Scaffold, a sculpture by Sam Durant, stands in the Minneapolis Sculpture Garden. The art work is a reflection on the country's long history of institutionalized killing and references the hanging of 38 Dakota men among other executions. After swift community outcry, it will be dismantled and later ceremonially burned.

Evan Frost/MPR News

If you were just passing by Sam Durant's huge wooden structure in the Minneapolis Sculpture Garden, you could easily mistake it for a two-story high jungle gym. Indeed, it's designed to be climbed and explored.

"Maybe you are not sure quite what it is, but it looks interesting, it looks playful," Durant explained in a 2014 video. "It's something that kids might think of as, yeah, a big jungle gym kind of thing."

Durant intended for that playfulness to draw people in to a more serious conversation. The work is called Scaffold and it's a commentary on capital punishment in the U.S. It includes design elements from gallows used in a seven historic executions including those of abolitionist John Brown, and Saddam Hussein.

But last week, the Walker Art Center which manages the Minneapolis Sculpture Garden, revealed that Scaffold also includes a reference to the mass hanging of 38 Dakota men following the U.S.-Dakota War of 1862. The War began when a local agency refused to deliver promised food to starving Dakota.

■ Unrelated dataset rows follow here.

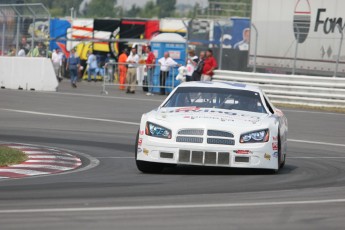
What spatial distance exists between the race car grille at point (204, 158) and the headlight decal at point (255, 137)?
11.8 inches

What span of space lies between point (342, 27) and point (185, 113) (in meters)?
18.9

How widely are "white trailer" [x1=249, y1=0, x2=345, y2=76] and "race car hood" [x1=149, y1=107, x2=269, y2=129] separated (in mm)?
18304

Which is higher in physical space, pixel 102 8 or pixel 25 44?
pixel 25 44

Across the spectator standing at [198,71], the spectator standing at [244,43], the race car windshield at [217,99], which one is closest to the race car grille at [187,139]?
the race car windshield at [217,99]

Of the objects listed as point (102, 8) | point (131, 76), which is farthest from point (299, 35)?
point (102, 8)

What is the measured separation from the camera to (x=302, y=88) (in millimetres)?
31438

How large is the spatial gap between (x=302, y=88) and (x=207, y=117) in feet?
61.8

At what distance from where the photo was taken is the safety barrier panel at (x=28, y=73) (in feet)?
112

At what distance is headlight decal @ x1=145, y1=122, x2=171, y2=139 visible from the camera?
41.7 ft

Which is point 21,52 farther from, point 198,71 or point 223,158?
point 223,158

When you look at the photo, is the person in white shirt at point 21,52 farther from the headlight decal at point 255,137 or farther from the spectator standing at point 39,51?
the headlight decal at point 255,137

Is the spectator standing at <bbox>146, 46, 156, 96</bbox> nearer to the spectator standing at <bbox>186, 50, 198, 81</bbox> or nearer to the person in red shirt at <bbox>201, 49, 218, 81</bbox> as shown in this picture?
the spectator standing at <bbox>186, 50, 198, 81</bbox>

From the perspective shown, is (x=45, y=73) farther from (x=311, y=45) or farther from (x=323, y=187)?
(x=323, y=187)

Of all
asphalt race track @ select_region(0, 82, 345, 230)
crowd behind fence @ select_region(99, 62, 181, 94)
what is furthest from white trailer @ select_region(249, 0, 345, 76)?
asphalt race track @ select_region(0, 82, 345, 230)
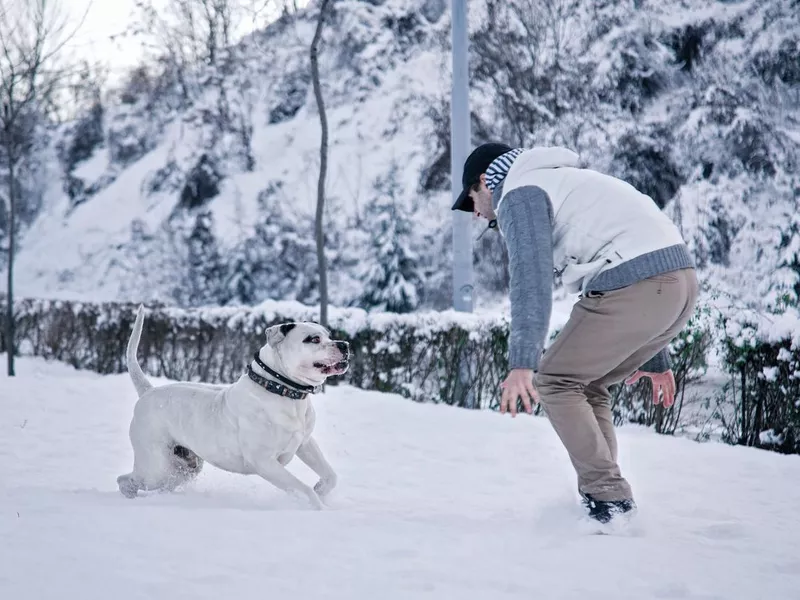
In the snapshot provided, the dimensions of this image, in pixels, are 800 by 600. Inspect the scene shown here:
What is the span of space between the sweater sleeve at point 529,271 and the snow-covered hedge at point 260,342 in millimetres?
4060

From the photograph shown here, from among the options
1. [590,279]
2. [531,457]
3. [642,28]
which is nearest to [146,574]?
[590,279]

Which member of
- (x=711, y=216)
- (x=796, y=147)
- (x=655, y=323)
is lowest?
(x=655, y=323)

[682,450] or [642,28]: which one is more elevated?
[642,28]

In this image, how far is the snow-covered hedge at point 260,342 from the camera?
6977mm

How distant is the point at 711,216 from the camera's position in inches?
559

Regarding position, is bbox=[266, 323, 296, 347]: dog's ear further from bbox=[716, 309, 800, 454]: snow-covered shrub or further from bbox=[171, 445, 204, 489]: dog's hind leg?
bbox=[716, 309, 800, 454]: snow-covered shrub

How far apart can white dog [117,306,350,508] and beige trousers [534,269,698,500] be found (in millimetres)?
1091

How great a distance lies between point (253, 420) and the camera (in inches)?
131

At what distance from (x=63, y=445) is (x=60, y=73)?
6.97 m

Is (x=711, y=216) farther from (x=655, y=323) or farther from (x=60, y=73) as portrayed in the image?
(x=655, y=323)

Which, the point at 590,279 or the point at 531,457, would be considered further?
the point at 531,457

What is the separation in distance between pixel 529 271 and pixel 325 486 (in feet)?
4.92

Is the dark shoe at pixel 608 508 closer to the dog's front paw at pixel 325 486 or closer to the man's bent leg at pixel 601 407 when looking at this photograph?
the man's bent leg at pixel 601 407

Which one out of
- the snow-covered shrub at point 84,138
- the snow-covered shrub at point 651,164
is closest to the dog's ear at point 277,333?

The hanging in nearby Mankato, Minn., that followed the war is the largest in U.S. history, and 155 years later the pain has not diminished.

Within hours native people had set up a protest site outside the garden. "This is a murder machine that killed our people because we were hungry," says Sam Wounded Knee, a Crow Creek Dakota who protested the sculpture.

Speaking at a press conference at the Walker yesterday, Dakota elder Sheldon Wolfchild said he was stunned the museum had not consulted the community.

"It is beyond our comprehension that this could actually happen," Wolfchild said.

Wolfchild spoke after a mediation session among elders, the Walker, the Minneapolis Park Board and artist Sam Durant.

Durant said his intention was to raise questions about government sanctioned executions. He included a reference to Mankato because it was the largest U.S. mass hanging. The work has been exhibited in Germany and Scotland, but he realizes with its installation so close to the actual tragedy, he should have talked to the people living with the history.

"I just wanted to apologize for the trauma, the suffering that my work has caused," he said.

The mediation group decided the best course is to dismantle Scaffold and then some time later to burn the wood after a Dakota ceremony at Fort Snelling. It was the site of an infamous prison camp where many Dakota died after the war.

For its part, the Walker also apologized and said it will work to improve communication with the Dakota community. That includes commissioning native artists — perhaps even an artwork to fill the space left by Scaffold's removal.